It’s Happening in Hollywood

Don’t believe everything you hear on the boss radio. Take it with a grain of salt when a Good Guy Dee Jay spews the news on your squawk box. He may be talking into the mike through his hat.

One prominent L.A. disk jock all day repeated an “inside scoop” that Davy Jones had quit the Monkees to return to England and start a solo career with a new background band. It was a bucket of baloney, of course. Some day Davy will go on his own. Monkeeville isn’t his habitat for the rest of his natural. But he isn’t the kind of a jerk who will break a contract, quit in the middle of a successful TV series and leave his pals in the lurch. Like all music stars he plans to get into record production, personal management, or some non-music business when his day as a star is over.

Monkees are super-experts in concert stage brinkmanship. They’ve developed the art—or is it a science? of building up audience emotion with the normal howling and screeching to the very brink of mass explosion; then, with a well-rehearsed sound, pushing it over the brink into a flaming volcano of passion as 10 or 20,000 Monkeemaniacs blow their minds with tonsil-tearing screams and ear-rending wails.

It’s a planned part of the program which can be varied from time to time. One sure-fire over-the-brinker happens half way through I Got A Woman when Micky Dolenz suddenly falls to his hands and knees, screaming and sobbing into the mike. Mike Nesmith picks him up and half carries him towards the wings but the Mad Mick breaks away and again collapses on stage to scream and sob.

Brinkmanship is groovy showmanship. Many bands and singers etch Top 40 disks but their stage act is dull as homework. It may be worth the price of admission just to see the Beatles, Rolling Stones or Beach Boys in the living flesh, but that ain’t enough for lesser song-men who need to do more than stand around and get looked at as they sing.

PARTS OF THE EXERCISE
• 1. List every band named in the Hollywood column.
• 2. Decide whether each statement agrees with the Hollywood column, answering yes or no and quoting the words that settle it: (a) The disk jockey's report that Davy Jones had quit the Monkees was true. (b) Micky Dolenz falls to his hands and knees partway through I Got A Woman. (c) Mike Nesmith carries Micky Dolenz all the way off the stage.
• 3. Pick up the Hollywood column after its last sentence and keep writing it.

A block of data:
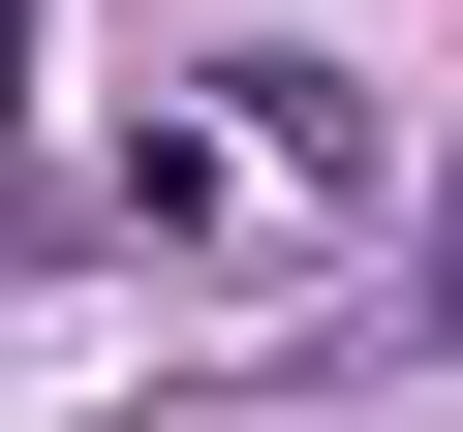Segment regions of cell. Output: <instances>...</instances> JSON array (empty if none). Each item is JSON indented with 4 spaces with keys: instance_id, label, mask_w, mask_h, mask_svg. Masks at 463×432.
<instances>
[{
    "instance_id": "6da1fadb",
    "label": "cell",
    "mask_w": 463,
    "mask_h": 432,
    "mask_svg": "<svg viewBox=\"0 0 463 432\" xmlns=\"http://www.w3.org/2000/svg\"><path fill=\"white\" fill-rule=\"evenodd\" d=\"M432 309H463V216H432Z\"/></svg>"
}]
</instances>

SOLVED TASKS
• 1. Monkees, Beatles, Rolling Stones, Beach Boys

• 2.
(a) No: "It was a bucket of baloney, of course."
(b) Yes: "One sure-fire over-the-brinker happens half way through I Got A Woman when Micky Dolenz suddenly falls to his hands and knees, screaming and sobbing into the mike."
(c) No: "but the Mad Mick breaks away and again collapses on stage to scream and sob."

• 3.
A Rolling Stone show is another beautiful example of brinkmanship. Together the guys build up the audience pressure, then Mick Jagger shoves the crowd over the brink into the abyss of bliss with his own special shtick, a combination of sound and sight. The Jagger goes about as far as a bloke should go in projecting sex appeal. He knows when to stop which is more than we can say for some performers.

An act right for crowds in an adult joint can bomb at a teen-age concert. Dick Clark dropped PJ Proby from his traveling shows when, despite warnings, “PJ continued his barrage of suggestive gyrations, off-color language,” to quote Joan Rice, teen-age music critic for the Akron Beacon Journal.

The Fugs, a Greenwich Village songroup now on nationwide tour, also go a rather rotten route, according to the Cash Box critic who is usually tolerant of wild acts. Fug leader Ed Sanders, he says, “shouts four-letter words while wiggling and jiggling through sick songs like ‘Kill for Peace.’

Well, we don’t shock easy but we do bug out at bores with maxi mouths and mini talents.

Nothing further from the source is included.